Proposed Core IG representation¶
Discuss…
Sex¶
PP Definition: Observed (phenotypic) apparent sex of the individual.
GitHub issue: ISSUE
Phenopackets representation¶
Phenopackets captures Sex as an attribute on Individual and provides a value set for permissible values. The description specifies this is an observation rather than a self-reported value.
FHIR representation¶
FHIR provides a field for gender, with an associated value set for Administrative Gender. It should be noted that the concept of sex is distinct from that of gender, as the former is physiological and the latter describes self-identified behaviors and roles. FHIR does not support the concept of sex in FHIR 4.0.1.

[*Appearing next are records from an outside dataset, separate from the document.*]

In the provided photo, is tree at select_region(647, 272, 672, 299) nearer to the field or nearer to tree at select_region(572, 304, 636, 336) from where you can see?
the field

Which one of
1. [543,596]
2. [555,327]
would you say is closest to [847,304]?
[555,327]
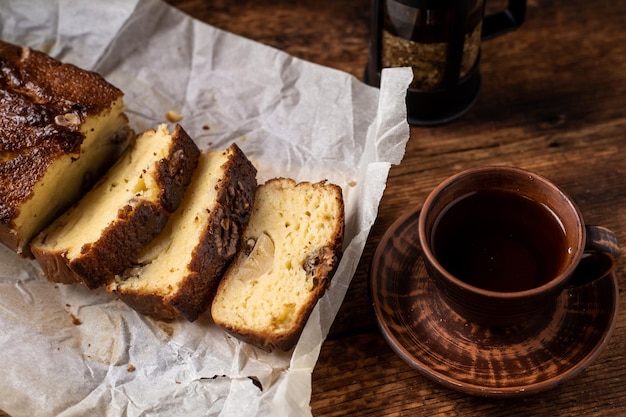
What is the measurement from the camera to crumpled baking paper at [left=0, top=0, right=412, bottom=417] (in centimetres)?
208

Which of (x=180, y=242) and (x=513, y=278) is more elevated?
(x=180, y=242)

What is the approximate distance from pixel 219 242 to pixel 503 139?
3.85 ft

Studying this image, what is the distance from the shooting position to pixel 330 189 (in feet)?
7.60

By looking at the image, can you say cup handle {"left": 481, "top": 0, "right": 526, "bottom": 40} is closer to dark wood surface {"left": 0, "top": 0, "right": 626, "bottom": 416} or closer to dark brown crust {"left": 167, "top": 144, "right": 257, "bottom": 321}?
dark wood surface {"left": 0, "top": 0, "right": 626, "bottom": 416}

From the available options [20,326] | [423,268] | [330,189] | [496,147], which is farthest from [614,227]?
[20,326]

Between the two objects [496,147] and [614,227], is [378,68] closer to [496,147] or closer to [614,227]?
[496,147]

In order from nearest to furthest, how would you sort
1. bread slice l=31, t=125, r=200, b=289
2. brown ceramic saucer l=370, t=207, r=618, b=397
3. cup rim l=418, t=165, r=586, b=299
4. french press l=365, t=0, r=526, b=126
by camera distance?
1. cup rim l=418, t=165, r=586, b=299
2. brown ceramic saucer l=370, t=207, r=618, b=397
3. bread slice l=31, t=125, r=200, b=289
4. french press l=365, t=0, r=526, b=126

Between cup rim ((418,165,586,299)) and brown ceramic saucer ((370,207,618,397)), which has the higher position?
cup rim ((418,165,586,299))

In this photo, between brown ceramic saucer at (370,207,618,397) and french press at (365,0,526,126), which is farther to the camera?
french press at (365,0,526,126)

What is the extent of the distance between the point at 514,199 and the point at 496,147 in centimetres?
69

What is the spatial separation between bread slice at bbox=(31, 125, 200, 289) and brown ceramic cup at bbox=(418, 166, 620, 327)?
33.1 inches

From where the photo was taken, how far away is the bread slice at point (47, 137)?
2.29 metres

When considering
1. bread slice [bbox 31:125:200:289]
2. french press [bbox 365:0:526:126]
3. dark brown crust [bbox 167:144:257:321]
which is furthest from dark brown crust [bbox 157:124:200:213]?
french press [bbox 365:0:526:126]

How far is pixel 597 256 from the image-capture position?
6.27 feet
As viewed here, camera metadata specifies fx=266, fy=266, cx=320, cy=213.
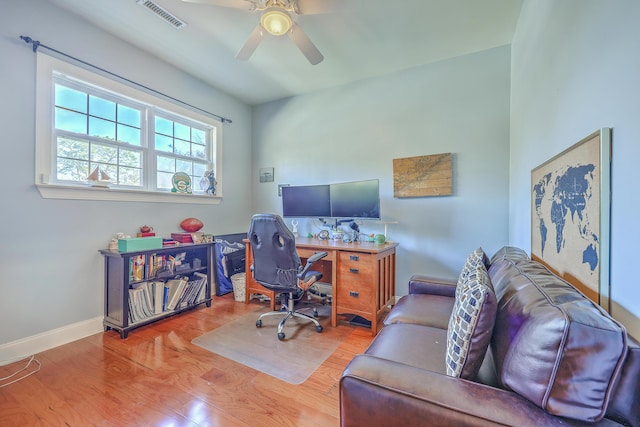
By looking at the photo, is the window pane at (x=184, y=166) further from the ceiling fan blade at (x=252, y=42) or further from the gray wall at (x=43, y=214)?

Phenopackets IG representation¶
The IG appears to map the concept of Sex to FHIR Patient.gender. FHIR has the same values in the required ValueSet as Phenopackets has.

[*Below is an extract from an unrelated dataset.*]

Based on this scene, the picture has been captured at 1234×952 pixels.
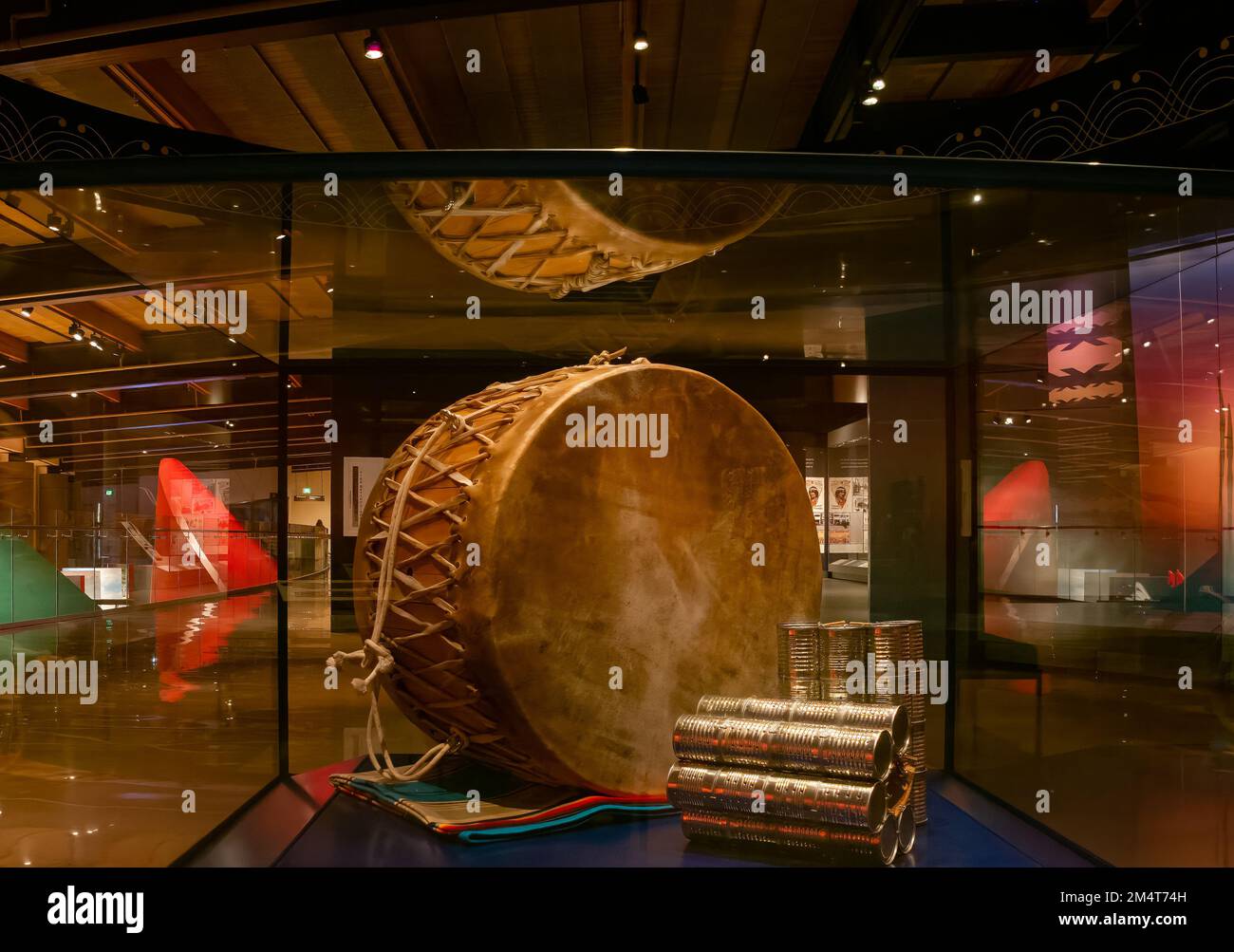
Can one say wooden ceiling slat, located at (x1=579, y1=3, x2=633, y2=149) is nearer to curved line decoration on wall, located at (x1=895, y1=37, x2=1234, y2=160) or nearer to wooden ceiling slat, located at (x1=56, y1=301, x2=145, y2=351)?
curved line decoration on wall, located at (x1=895, y1=37, x2=1234, y2=160)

Proposed Core IG representation¶
FHIR suggests either an extension, as provided by US Core, or an Observation instance for capturing this apparent sex in a clinical setting as opposed to an administrative settings. See this language The extension approach is limited compared to an observation asserted by a provider or a Patient in a specific context. Capturing it as an extension is straightforward if there are on doubts clinically but for situations where the assignment is difficult, or later medical care is necessary to determine it, Observation instances become more appropriate. It is also possible to represent it both ways. The extension on Patient holds the same value as the latest Observation of this feature.
Specimen¶
Both driver use cases have a need to represent a specimen of type blood, the specific analyte, and possibly a tissue type or specimen type qualifier.
GitHub issue: ISSUE
Phenopackets representation¶
Phenopackets models this with the Biosample entity. Its definition is focused on molecular analysis of an extracted analyte/substrate.
FHIR representation¶
FHIR models this with the Specimen resource.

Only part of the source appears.